Workplace democracy is not about management consulting with workers or sharing information with them or allowing them to express their views about how a business should be run - it's a way, way different concept, a different paradigm that actually involves a different economic order.

Imagine a workplace where there is no "management" as we know it. The people who work there, own the enterprise and decide how it is to be run.

That involves everything: What work is to be done, how it is do be done, how success is measured (not necessarily in terms of dollars but based on other, or maybe even multiple "bottom lines" that may include obligations to the community, environment, etc.), how workers (or maybe "contributors") are compensated - you name it, everything.

The methods and processes involved in maintaining the enterprise (I'm using that term because it is likely that this will not be a "business" in the conventional sense of the word) may be completely different from the ones that we've been accustomed to. There are no master-servant relationships, jobs are not divided up into mind numbing tasks, there are no classifications and rigid work rules as we know them.

The bottom line is, the people who "own" the enterprise (and ownership may be based on a number of different things) make the decisions.

How do they make these decisions? Through democratic processes.

A lot of people will dismiss this notion as impossible but think about it: We run entire nations on these principles. Why couldn't a small, mid-size or even large organization operate this way? It could and I think that one day many will.

This I believe is what will usher in a new economic order. No more free market economics and "greed is good". No more profit maximizing as the sole objective.

Enterprises run on democratic principles will need to recognize their social responsibility. Why? Because the people who run them will want that.

It makes sense to me that the workplace is where the r_evolution would begin. Democratize the workplace and you change the economic order.

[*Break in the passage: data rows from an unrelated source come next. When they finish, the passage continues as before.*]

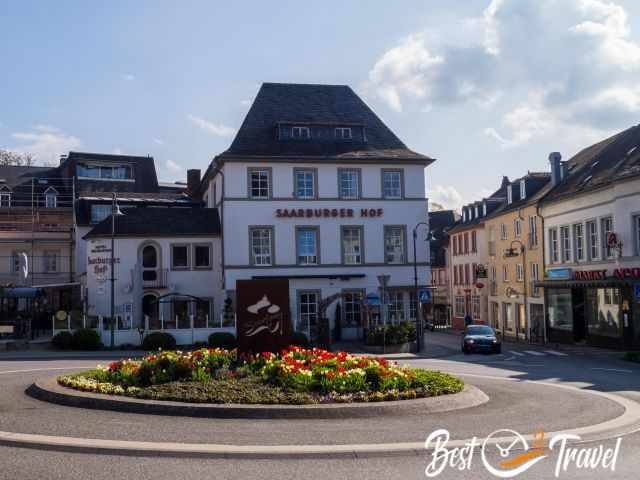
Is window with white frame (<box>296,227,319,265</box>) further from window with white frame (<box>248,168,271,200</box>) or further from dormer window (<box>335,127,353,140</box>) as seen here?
dormer window (<box>335,127,353,140</box>)

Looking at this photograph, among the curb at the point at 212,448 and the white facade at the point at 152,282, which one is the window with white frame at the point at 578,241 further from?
the curb at the point at 212,448

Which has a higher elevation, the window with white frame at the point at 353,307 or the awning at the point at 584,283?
the awning at the point at 584,283

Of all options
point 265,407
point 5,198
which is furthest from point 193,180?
point 265,407

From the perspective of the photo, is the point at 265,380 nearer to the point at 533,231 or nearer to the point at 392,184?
the point at 392,184

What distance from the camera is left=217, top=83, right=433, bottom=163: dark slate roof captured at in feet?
140

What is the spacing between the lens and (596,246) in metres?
40.2

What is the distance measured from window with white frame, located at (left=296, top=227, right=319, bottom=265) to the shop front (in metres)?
14.0

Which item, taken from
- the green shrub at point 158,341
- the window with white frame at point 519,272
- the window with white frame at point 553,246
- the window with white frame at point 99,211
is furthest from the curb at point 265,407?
the window with white frame at point 519,272

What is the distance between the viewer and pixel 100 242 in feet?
136

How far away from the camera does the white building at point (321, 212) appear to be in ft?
136

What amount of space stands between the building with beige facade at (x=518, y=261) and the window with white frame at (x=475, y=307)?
3354 mm

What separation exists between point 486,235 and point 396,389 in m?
46.7

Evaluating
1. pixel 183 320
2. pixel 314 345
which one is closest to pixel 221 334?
pixel 183 320

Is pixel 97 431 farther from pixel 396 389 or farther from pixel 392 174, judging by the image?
pixel 392 174
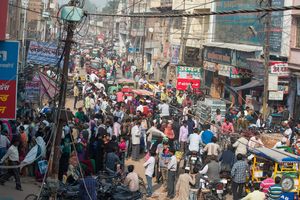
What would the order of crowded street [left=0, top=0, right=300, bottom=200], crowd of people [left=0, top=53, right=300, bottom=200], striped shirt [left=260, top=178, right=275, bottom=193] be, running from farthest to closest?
crowd of people [left=0, top=53, right=300, bottom=200], striped shirt [left=260, top=178, right=275, bottom=193], crowded street [left=0, top=0, right=300, bottom=200]

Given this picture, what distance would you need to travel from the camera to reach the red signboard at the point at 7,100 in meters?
10.9

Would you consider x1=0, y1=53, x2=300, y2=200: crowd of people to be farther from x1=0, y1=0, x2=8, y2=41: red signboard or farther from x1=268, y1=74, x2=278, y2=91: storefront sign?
x1=268, y1=74, x2=278, y2=91: storefront sign

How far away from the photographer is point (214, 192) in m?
15.1

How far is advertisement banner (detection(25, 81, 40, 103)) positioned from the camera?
2308 centimetres

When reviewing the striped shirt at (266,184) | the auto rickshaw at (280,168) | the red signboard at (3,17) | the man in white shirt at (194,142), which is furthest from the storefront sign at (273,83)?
the red signboard at (3,17)

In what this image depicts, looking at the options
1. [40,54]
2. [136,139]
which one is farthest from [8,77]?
[40,54]

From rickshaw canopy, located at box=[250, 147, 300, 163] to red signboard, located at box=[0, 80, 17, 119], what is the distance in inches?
251

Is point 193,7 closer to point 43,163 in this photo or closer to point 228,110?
point 228,110

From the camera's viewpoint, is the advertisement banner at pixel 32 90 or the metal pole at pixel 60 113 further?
the advertisement banner at pixel 32 90

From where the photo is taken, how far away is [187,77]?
3450cm

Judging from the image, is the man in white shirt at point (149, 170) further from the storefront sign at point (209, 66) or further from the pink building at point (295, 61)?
the storefront sign at point (209, 66)

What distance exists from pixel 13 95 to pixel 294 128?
12.3m

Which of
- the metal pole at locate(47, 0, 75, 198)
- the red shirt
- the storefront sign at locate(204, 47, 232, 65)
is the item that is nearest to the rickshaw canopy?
the metal pole at locate(47, 0, 75, 198)

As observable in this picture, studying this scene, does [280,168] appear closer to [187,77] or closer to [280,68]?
[280,68]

How will this happen? I imagine it happening incrementally. Through the growth of cooperative and not-for-profit enterprises and (at the same time) through the promotion of democratic principles in our current workplaces. This may start out with stuff like the "employee involvement" or "participative management" that we've all heard of but it may also include more aggressive, innovative activities that begin to erode our ingrained belief that "the way it is" is the "way it must always be."

The best way that I can sum it up is that you have to set aside all the "I/me" (I'm right, I'm important, I'm pissed off, I'm not getting enough respect/attention/recognition/money/ass kissing/etc., I don't have time, I'm worried about how it's going to look, I want, I need, I gotta have this before I do that, yadda, yadda) and focus totally on "we/our" goal. If the goal is important enough, you can get past the I/me shit. If it's not, then you won't or at least you'll have a hard time.

One of the reasons that many experiments with collectivism have failed is that the collectives drifted into heirarchy and managerialism when they ran into problems of the I/me kind. It's hard to resolve those and it's easier just to say, "Oh screw it. Let's just tell 'em how it's gonna be."

It's tempting and easy to fall into. Yet if we want to be free we have to stop mimicking the behaviours of the slave masters and begin behaving like free people.